↓↓↓

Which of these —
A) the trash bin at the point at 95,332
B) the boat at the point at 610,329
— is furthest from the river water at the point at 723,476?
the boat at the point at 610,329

↑↑↑

Rewrite the whole listing, swapping "trash bin" for "garbage can" and leaving every other word as it is.

Which of these —
A) the garbage can at the point at 95,332
B) the boat at the point at 610,329
— is furthest from the river water at the point at 723,476?
the boat at the point at 610,329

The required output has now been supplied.